2 Tbsp olive oil
Aromatics: 1 cinnamon stick, 2 bay leaves, ½ tsp fennel seeds
1 medium onion, finely chopped
2 cloves garlic, finely minced
1Tbsp fresh ginger, minced
2 green chilies, sliced lengthwise
1 tsp fresh thyme
5 curry leaves
2 Tbsp medium curry powder
1 tsp ground coriander
1 tsp ground cumin
400g beef fillet, cubed
250 ml tomato puree
250g chickpeas, cooked
Fresh coriander, chopped
Salt to taste
Prepare a Weber for Direct cooking over Medium heat. And fit a GBS wok
Add oil to the wok, once heated up add aromatics and onion. Cook, stirring occasionally, until translucent: about 5 mins.
Add garlic, ginger, chillies, thyme and curry leaves. Cook, stirring, for 1 min.

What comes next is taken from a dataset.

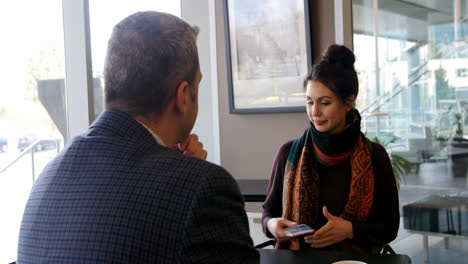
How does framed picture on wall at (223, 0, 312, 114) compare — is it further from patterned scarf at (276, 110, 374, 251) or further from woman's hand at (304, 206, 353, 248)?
woman's hand at (304, 206, 353, 248)

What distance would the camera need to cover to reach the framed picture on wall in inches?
130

Add curry powder, coriander and cumin powders. Cook for 1 min.
Add meat to the wok and cook, stirring, until all spices have combined.
Add tomato puree, some chopped coriander, salt to taste.
Allow to cook gently for about 15-20 mins. Lastly, add chickpeas, allow to cook through for 5 mins.
Garnish with coriander sprigs. Serve with basmati rice, roti and sambals.